▸ ARTÍCULO:
Poner pie en tierra en Transilvania fue ponerlo en Brasov. De la ciudad presidida por la altura dominante de los Cárpatos y su característica cobertura de verde conífera, recuerdo especialmente ese primer e inconfundible sabor a ciudad medieval y el atractivo contraste de los colores de su atardecer. La iluminación nocturna de la catedral de San Nicolás, una joya construida en el siglo XV y rehabilitada en el XX, revelaba su atractivo magnético reclamando para sí misma la primera visita.

A la luz del nuevo día, el casco antiguo de la ciudad fue ofreciendo paso a paso sus encantos con un mínimo jardín botánico como antesala a pocos metros de Escuela Universitaria de Agricultura. Si los detalles de la arquitectura de las torres en cualquiera de estas ciudades simbolizaban el poder que ostentaban, las de Brasov confirmaban el peso ejecutivo, nunca mejor dicho, que tuvo a lo largo de los siglos. Acceder a la amplia explanada de la plaza del Consejo y la madura antigüedad gótica de la Iglesia Negra, en pleno proceso de rehabilitación, bastaba para imbuirse del sabor renacentista que lo dominaba todo. Traspasar el umbral de la primera iglesia ortodoxa que encontramos fue un momento único de admiración total. Ningún otro tipo de templo puede superar la intensidad interior de los ortodoxos, la fuerza de las figuras y el juego incomparable de colores.

Brasov: Plaza del Consejo con su torre

Acceso a la catedral de San Nicolas

Entrada de una iglesia ortodoxa

Estatua del humanista Johannes Unterus

Ambiente del centro con los Cárpatos al fondo

Detalles de la fachada de la catedral de San Nicolás

Reloj en la torre de la Iglesia Negra. Bello contraste de color

Aun así, y a pesar de tanta elocuencia en la novedad, y como no puedo olvidar que las cosas mundanas también forman parte del viaje, tengo que dedicar un breve apunte, nada emocionado por cierto, al pălincă, un brebaje que, sin ningún género de dudas, prepara el demonio y que probé por primera en Brasov. Y digo esto porque será difícil olvidar su impacto tras haber dejado que mi garganta sirviera de campo de pruebas a la pulsión de los que disfrutan experimentando con los licores locales. No puedo describir nada coherente del paso de ese veneno alcohólico por mi tubo digestivo. Y no puedo porque sencillamente sus 50 grados arrasaron sin más con las papilas gustativas y todo lo que encontraron a su paso dejando el inocente tejido conjuntivo del epitelio digestivo poco menos que cauterizado.

▸ EXTRACTO DE DATOS:
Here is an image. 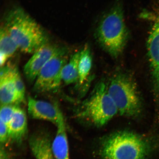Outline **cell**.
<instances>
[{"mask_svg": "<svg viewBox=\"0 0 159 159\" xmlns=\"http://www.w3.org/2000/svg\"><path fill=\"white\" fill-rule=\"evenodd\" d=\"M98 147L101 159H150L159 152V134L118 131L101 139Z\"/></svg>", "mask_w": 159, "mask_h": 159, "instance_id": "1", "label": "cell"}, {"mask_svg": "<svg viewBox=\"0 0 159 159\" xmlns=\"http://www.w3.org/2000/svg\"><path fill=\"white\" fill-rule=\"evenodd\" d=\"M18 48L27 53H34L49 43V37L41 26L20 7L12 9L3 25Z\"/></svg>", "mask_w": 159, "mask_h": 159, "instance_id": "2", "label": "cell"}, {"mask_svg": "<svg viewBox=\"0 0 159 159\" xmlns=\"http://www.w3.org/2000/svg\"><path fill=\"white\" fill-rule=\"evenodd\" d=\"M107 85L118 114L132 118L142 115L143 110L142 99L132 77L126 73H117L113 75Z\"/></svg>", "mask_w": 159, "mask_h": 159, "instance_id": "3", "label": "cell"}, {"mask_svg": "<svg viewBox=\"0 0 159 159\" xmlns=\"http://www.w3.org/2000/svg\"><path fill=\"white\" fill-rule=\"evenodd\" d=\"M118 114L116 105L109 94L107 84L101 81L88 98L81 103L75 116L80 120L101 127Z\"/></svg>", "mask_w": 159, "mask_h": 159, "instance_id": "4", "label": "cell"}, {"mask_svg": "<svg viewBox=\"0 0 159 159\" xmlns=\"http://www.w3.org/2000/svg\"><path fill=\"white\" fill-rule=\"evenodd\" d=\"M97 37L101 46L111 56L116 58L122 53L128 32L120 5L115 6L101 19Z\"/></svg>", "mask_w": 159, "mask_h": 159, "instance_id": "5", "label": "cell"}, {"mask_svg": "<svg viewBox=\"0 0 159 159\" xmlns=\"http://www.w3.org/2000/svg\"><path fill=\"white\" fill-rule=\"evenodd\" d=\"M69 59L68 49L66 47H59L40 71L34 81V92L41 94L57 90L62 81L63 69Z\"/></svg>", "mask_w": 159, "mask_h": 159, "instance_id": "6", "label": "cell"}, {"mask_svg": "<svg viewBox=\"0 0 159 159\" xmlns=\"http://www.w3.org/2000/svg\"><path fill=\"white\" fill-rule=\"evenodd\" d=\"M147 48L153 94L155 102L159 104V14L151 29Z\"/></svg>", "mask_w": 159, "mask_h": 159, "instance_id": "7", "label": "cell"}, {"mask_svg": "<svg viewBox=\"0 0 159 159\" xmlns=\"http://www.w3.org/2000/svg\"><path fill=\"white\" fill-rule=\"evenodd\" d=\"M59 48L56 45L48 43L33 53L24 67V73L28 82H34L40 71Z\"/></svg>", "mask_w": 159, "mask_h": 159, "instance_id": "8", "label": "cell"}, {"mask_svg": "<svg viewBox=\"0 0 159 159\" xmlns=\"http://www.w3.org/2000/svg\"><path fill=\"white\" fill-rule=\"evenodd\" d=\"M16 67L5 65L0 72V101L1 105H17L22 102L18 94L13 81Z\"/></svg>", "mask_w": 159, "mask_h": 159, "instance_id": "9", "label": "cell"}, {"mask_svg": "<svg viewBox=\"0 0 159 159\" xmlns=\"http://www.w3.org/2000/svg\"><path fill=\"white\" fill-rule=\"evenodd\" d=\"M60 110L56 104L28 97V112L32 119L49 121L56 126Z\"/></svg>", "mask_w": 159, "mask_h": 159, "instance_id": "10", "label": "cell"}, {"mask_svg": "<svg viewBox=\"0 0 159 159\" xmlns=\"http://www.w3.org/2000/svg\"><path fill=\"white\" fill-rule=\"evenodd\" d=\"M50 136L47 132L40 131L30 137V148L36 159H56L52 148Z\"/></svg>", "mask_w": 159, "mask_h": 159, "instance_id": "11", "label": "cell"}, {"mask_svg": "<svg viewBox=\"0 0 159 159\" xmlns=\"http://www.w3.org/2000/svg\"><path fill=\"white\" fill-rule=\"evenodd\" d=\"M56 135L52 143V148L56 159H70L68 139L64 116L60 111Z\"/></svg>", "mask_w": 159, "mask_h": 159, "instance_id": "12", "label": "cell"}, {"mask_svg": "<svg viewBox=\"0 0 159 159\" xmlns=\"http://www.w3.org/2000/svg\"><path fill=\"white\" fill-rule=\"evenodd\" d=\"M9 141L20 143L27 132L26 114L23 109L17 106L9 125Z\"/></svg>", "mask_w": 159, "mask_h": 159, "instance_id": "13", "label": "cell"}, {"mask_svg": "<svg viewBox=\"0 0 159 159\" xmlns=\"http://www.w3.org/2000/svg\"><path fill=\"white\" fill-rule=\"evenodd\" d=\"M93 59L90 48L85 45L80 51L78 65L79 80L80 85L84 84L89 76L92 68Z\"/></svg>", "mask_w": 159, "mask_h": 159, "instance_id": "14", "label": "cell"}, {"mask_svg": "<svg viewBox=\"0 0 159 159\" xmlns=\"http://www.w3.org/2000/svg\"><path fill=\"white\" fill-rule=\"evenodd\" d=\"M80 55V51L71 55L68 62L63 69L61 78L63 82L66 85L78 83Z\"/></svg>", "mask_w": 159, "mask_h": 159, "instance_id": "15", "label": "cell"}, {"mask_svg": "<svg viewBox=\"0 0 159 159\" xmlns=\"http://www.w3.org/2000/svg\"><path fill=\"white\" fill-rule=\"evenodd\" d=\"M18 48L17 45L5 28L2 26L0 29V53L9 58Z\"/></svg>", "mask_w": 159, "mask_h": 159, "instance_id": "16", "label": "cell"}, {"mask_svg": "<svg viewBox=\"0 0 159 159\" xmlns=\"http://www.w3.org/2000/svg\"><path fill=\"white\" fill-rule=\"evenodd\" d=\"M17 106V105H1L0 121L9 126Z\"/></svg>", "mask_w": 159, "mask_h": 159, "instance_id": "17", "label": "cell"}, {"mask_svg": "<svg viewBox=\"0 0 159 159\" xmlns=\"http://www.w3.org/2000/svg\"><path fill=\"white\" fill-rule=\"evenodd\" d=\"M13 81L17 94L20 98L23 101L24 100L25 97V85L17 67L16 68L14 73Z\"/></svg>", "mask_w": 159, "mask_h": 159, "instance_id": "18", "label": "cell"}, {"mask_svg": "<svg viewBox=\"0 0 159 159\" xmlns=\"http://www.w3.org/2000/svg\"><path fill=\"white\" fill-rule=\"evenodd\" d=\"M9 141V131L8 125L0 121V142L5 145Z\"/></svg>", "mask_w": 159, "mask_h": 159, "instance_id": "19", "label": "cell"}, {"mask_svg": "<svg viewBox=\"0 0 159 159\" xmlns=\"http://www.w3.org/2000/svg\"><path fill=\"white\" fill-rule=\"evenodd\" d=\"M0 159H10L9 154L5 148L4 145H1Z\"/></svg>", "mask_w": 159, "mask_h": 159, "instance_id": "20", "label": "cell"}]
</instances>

▸ LISTA DE TAREAS:
• 1. Según el artículo sobre Brasov, ¿en qué siglo se construyó la catedral de San Nicolás?
• 2. Transcribe del artículo sobre Brasov el fragmento que comienza con "A la luz del" y continúa hasta "incomparable de colores.".
Los datos proceden de otra fuente.

▸ RESULTADOS POR TAREA:
• 1. En el siglo XV.

• 2.
A la luz del nuevo día, el casco antiguo de la ciudad fue ofreciendo paso a paso sus encantos con un mínimo jardín botánico como antesala a pocos metros de Escuela Universitaria de Agricultura. Si los detalles de la arquitectura de las torres en cualquiera de estas ciudades simbolizaban el poder que ostentaban, las de Brasov confirmaban el peso ejecutivo, nunca mejor dicho, que tuvo a lo largo de los siglos. Acceder a la amplia explanada de la plaza del Consejo y la madura antigüedad gótica de la Iglesia Negra, en pleno proceso de rehabilitación, bastaba para imbuirse del sabor renacentista que lo dominaba todo. Traspasar el umbral de la primera iglesia ortodoxa que encontramos fue un momento único de admiración total. Ningún otro tipo de templo puede superar la intensidad interior de los ortodoxos, la fuerza de las figuras y el juego incomparable de colores.